My mother was sure his truck was going to go under the water and she told me to hide my eyes. She didn't want me to watch the man die. Fortunately, the Department of Natural Resources had a boat patroling the area and came to his rescue. They didn't fish out his truck right away, but they took him away in their boat. We never found out where.
A few minutes later another truck came down the highway, meeting the same fate as the first one. This truck was occupied by a large family of four (the two kids were under the age of five). The family climbed onto the top of the truck. A couple of my neighbors tried to go out to the family in a rowboat, but the flood's current was too strong and the boat was swept away -- fortunately, the men made it back to land.
Minutes later, Natural Resources came back in their power boat and rescued the little family and brought them to the shore in Soyville. One of the families in town took them into their house to spend the night and all of us donated food, blankets, pillows, clothing, and other necessities to make their stay more comfortable.
By the next day, the flood waters had receded, the family continued their trip to Colorado, and life went back to normal.

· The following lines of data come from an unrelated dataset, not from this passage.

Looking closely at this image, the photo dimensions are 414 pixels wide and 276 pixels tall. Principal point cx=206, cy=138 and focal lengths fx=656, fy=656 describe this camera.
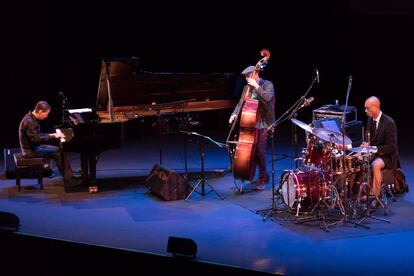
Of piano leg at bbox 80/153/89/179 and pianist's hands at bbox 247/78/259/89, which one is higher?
pianist's hands at bbox 247/78/259/89

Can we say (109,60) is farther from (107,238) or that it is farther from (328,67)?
(328,67)

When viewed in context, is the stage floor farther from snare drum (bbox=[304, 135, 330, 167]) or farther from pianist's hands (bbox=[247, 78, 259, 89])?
pianist's hands (bbox=[247, 78, 259, 89])

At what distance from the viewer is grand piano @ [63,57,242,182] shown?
9.29 meters

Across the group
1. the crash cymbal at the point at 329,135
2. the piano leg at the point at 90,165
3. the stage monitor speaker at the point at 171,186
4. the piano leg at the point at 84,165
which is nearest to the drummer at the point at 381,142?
the crash cymbal at the point at 329,135

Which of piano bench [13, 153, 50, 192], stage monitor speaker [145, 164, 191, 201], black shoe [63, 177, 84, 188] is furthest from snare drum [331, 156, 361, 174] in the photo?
piano bench [13, 153, 50, 192]

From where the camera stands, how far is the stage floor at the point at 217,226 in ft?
21.0

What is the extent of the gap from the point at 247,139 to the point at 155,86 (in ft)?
7.41

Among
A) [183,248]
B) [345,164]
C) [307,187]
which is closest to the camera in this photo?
[183,248]

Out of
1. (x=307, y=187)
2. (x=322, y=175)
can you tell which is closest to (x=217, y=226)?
(x=307, y=187)

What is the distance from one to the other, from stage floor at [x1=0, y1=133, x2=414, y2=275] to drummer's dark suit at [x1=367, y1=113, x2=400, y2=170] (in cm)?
57

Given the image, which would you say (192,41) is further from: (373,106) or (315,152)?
(315,152)

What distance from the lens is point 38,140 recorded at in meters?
9.61

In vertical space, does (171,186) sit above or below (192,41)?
below

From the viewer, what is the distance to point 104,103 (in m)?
9.97
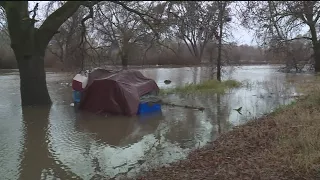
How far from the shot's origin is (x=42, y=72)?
47.8ft

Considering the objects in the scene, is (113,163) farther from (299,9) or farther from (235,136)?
(299,9)

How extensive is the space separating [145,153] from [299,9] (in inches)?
179

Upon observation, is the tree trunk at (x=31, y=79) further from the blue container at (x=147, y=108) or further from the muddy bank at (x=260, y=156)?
the muddy bank at (x=260, y=156)

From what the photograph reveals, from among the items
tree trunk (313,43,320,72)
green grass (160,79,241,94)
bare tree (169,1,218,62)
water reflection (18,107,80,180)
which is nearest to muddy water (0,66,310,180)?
water reflection (18,107,80,180)

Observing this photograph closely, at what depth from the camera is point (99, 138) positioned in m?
9.57

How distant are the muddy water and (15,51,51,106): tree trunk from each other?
663mm

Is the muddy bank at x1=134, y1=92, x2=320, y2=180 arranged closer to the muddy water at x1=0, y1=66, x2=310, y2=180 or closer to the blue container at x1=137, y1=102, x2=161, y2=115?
the muddy water at x1=0, y1=66, x2=310, y2=180

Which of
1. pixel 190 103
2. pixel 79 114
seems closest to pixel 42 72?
pixel 79 114

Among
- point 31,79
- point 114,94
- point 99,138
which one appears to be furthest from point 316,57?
point 99,138

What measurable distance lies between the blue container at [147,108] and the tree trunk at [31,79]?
14.3 ft

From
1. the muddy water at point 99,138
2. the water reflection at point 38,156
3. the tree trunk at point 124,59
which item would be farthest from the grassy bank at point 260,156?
the tree trunk at point 124,59

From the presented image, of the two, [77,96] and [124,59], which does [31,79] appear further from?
[124,59]

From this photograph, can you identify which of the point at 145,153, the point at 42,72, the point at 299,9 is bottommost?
the point at 145,153

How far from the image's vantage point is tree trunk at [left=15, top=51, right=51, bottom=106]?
1409 cm
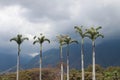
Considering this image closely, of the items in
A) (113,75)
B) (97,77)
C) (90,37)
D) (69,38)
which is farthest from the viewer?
(97,77)

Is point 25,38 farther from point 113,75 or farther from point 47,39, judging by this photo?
point 113,75

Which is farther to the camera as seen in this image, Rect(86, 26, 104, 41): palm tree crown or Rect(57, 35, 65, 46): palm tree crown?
Rect(57, 35, 65, 46): palm tree crown

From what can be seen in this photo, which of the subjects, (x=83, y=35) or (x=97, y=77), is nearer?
(x=83, y=35)

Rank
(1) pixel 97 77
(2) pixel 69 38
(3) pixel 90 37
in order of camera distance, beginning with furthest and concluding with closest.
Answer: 1. (1) pixel 97 77
2. (2) pixel 69 38
3. (3) pixel 90 37

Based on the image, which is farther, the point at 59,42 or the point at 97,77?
the point at 97,77

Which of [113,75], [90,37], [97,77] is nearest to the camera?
[90,37]

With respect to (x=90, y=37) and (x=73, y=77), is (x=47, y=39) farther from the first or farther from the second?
(x=73, y=77)

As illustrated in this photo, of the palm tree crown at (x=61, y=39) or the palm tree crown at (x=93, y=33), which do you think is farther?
the palm tree crown at (x=61, y=39)

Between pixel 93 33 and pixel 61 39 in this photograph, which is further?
pixel 61 39

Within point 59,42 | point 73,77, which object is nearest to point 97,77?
point 73,77

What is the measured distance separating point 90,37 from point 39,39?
19.7 metres

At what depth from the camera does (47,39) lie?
398ft

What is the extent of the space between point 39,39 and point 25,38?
5.15 metres

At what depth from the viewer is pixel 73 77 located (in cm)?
19950
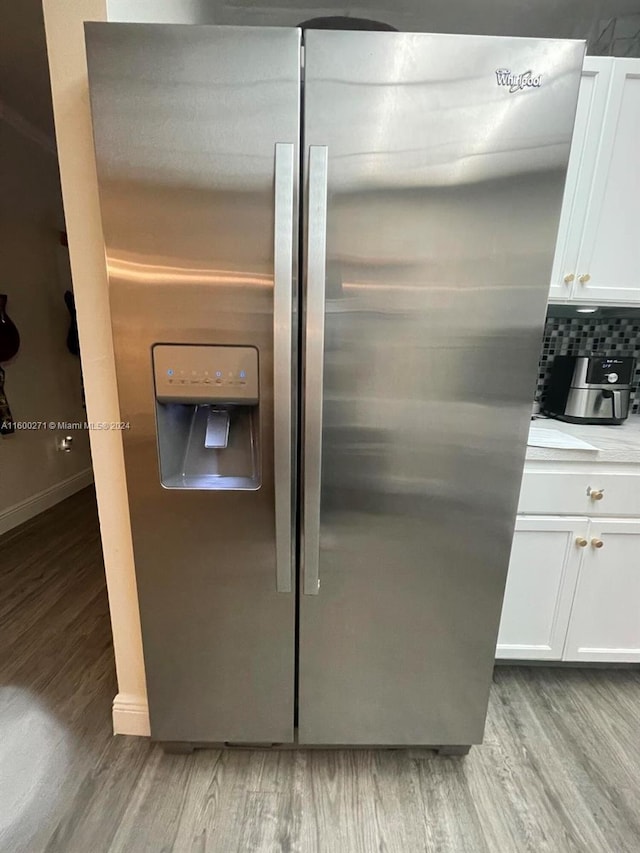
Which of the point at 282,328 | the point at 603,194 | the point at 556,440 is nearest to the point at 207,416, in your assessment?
the point at 282,328

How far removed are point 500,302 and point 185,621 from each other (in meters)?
1.19

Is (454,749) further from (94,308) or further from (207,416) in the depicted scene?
(94,308)

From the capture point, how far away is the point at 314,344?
0.93 meters

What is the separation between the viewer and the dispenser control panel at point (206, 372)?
0.96 metres

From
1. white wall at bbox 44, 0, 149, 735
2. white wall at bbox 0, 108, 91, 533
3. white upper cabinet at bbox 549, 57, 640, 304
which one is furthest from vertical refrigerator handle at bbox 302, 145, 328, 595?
white wall at bbox 0, 108, 91, 533

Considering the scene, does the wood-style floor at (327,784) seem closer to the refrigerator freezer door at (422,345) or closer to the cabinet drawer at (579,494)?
the refrigerator freezer door at (422,345)

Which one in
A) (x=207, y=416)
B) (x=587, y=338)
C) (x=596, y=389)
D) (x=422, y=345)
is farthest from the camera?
(x=587, y=338)

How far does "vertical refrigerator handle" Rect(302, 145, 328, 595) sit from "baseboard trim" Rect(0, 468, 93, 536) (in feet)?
8.61

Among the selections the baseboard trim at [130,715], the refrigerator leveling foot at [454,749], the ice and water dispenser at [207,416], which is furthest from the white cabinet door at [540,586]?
the baseboard trim at [130,715]

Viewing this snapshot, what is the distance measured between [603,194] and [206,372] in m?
1.49

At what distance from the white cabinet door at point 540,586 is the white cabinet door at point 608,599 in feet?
0.13

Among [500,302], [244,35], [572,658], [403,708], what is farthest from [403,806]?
[244,35]

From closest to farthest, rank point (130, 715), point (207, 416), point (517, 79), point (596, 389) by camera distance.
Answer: point (517, 79) → point (207, 416) → point (130, 715) → point (596, 389)

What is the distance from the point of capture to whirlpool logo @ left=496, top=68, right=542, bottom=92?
2.89ft
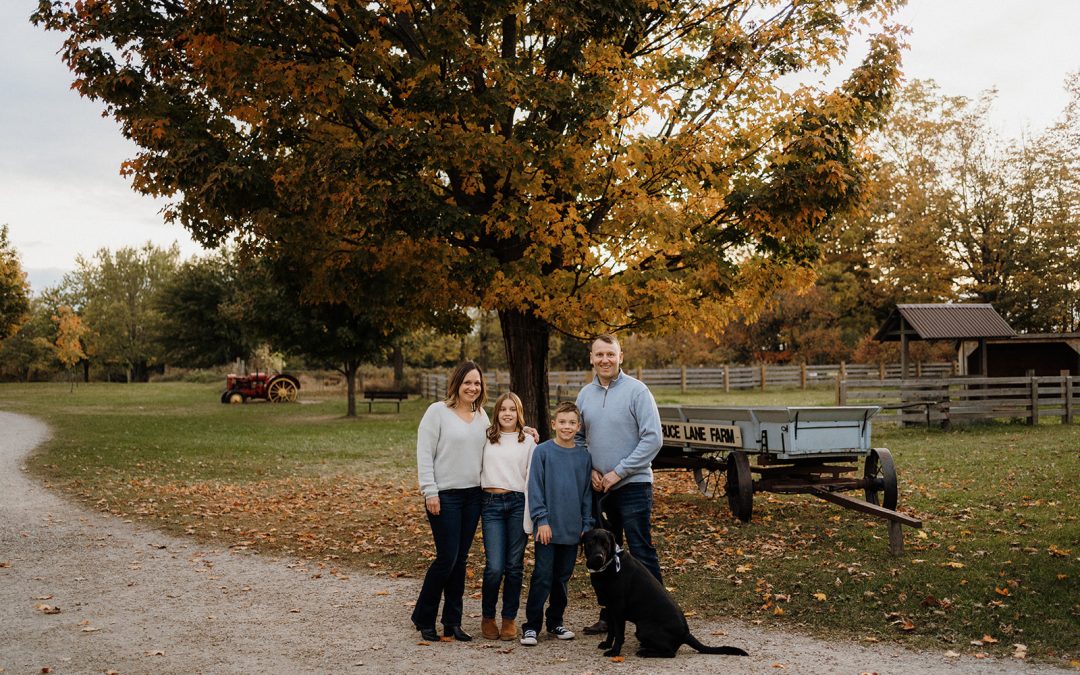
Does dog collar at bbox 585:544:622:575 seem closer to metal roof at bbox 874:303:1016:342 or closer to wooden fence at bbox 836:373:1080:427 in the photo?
wooden fence at bbox 836:373:1080:427

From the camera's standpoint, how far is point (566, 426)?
5.58m

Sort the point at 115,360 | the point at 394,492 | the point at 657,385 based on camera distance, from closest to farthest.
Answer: the point at 394,492 < the point at 657,385 < the point at 115,360

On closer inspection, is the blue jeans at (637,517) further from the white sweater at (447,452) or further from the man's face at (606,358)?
the white sweater at (447,452)

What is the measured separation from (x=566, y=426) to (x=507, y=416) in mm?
439

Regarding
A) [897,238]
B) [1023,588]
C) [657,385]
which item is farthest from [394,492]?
[897,238]

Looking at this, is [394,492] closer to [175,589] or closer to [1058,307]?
[175,589]

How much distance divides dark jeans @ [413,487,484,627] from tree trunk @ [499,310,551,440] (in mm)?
5121

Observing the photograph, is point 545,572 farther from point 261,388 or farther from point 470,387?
point 261,388

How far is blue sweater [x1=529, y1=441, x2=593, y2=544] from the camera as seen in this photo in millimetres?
5539

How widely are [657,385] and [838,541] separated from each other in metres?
33.1

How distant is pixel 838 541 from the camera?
852 cm

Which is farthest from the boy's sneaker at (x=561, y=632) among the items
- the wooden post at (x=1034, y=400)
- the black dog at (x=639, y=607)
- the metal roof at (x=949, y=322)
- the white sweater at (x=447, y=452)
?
the metal roof at (x=949, y=322)

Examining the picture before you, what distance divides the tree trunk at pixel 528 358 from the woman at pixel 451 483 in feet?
16.9

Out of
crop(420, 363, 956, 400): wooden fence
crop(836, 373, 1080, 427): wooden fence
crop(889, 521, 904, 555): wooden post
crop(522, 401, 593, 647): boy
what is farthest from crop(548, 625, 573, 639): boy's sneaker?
crop(420, 363, 956, 400): wooden fence
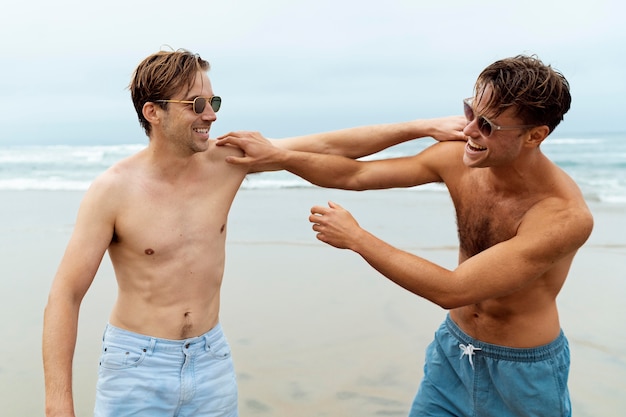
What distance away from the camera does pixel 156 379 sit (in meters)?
2.69

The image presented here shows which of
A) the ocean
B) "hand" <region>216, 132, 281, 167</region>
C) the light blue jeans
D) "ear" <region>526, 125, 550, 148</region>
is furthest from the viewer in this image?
the ocean

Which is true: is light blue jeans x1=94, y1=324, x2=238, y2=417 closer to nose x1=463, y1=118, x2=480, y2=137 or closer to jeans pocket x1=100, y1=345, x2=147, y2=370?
jeans pocket x1=100, y1=345, x2=147, y2=370

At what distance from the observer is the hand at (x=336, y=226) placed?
2.71 metres

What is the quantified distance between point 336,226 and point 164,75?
3.23 ft

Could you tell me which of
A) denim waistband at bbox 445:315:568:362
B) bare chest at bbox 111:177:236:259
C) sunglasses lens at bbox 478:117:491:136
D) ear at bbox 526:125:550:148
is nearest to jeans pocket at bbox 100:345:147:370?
bare chest at bbox 111:177:236:259

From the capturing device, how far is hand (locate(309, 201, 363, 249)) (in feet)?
8.89

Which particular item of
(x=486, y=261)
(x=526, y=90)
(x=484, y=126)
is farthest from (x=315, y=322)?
(x=526, y=90)

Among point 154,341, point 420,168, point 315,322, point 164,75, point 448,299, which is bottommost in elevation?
point 315,322

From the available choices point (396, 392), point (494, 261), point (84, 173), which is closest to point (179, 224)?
point (494, 261)

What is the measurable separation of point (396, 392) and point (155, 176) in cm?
282

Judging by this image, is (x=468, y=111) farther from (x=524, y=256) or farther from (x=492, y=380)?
(x=492, y=380)

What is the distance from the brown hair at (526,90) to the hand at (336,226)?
0.76 metres

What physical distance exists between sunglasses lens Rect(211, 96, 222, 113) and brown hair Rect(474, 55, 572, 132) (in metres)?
1.14

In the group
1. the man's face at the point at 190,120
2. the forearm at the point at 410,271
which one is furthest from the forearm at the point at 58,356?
the forearm at the point at 410,271
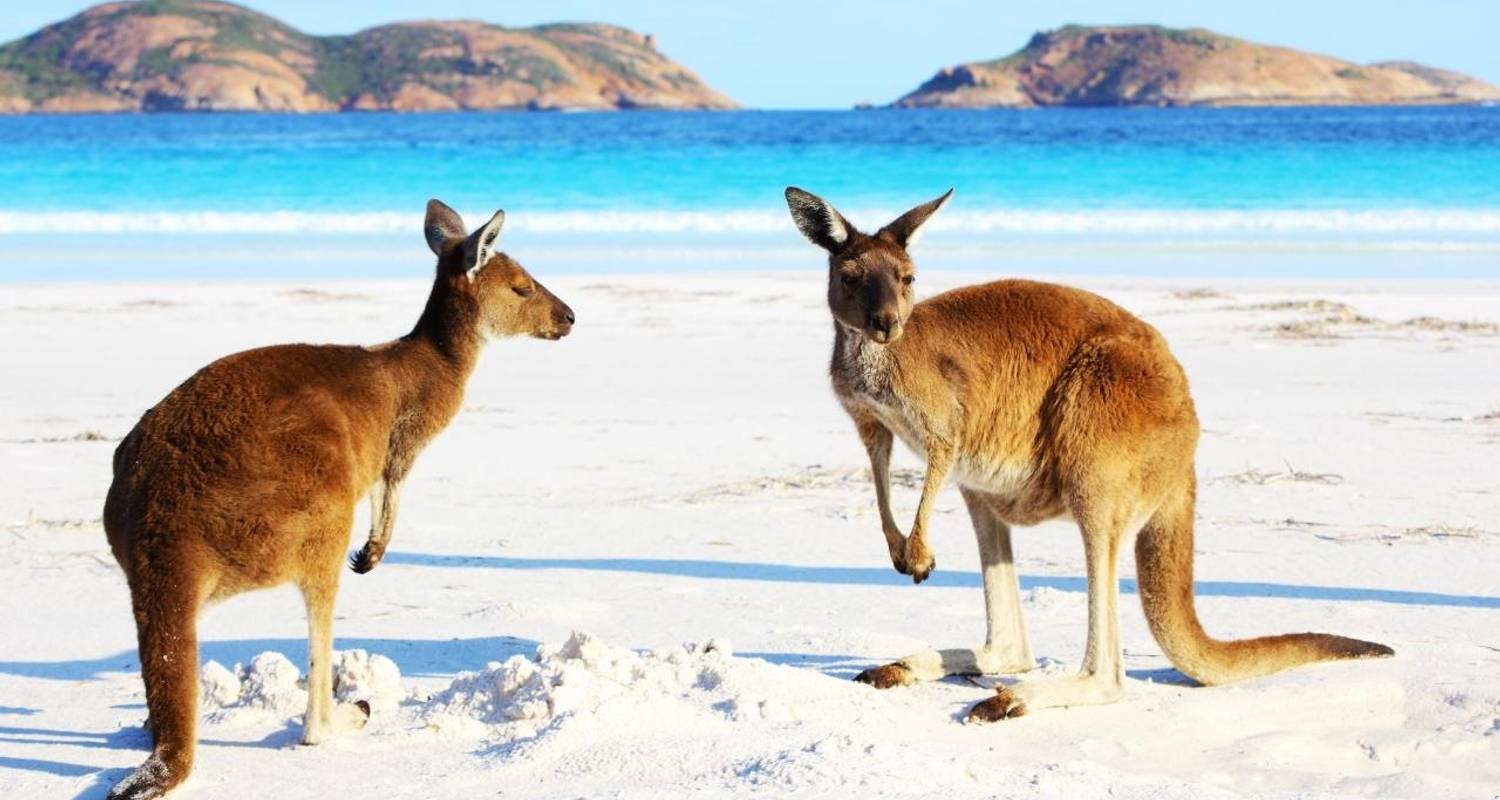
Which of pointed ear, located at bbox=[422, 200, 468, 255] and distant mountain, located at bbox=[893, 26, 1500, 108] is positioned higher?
distant mountain, located at bbox=[893, 26, 1500, 108]

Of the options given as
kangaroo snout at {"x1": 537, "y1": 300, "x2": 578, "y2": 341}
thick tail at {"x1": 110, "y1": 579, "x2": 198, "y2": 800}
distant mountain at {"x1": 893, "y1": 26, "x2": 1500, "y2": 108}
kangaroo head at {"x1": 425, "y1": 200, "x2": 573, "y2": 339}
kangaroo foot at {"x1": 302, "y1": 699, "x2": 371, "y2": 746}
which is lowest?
kangaroo foot at {"x1": 302, "y1": 699, "x2": 371, "y2": 746}

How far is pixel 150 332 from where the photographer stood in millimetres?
10727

We don't need to be underwater to drown in a flood. Right now our country is at war, in a recession, and many of us have lost jobs, health, and homes as a result of the tumult.
God never promises that His followers won't have trouble. What God does promise, is that when we do go through the floods and fires of life, He'll be with us. We will never be alone. That's what today's text is about. The God of the Bible is not an impersonal observer of our lives, He shares our every day troubles and trials and feels our pain. Our own emotions often deter us from having faith in Him.
Sometimes when we pray and we feel like our words don't go past the ceiling, Its because Jesus is in the room with us. When we're adrift in the flood waters of life, we may not see the rescue boat coming to save us, but God is with us in the water, holding our hand and giving us air to breathe.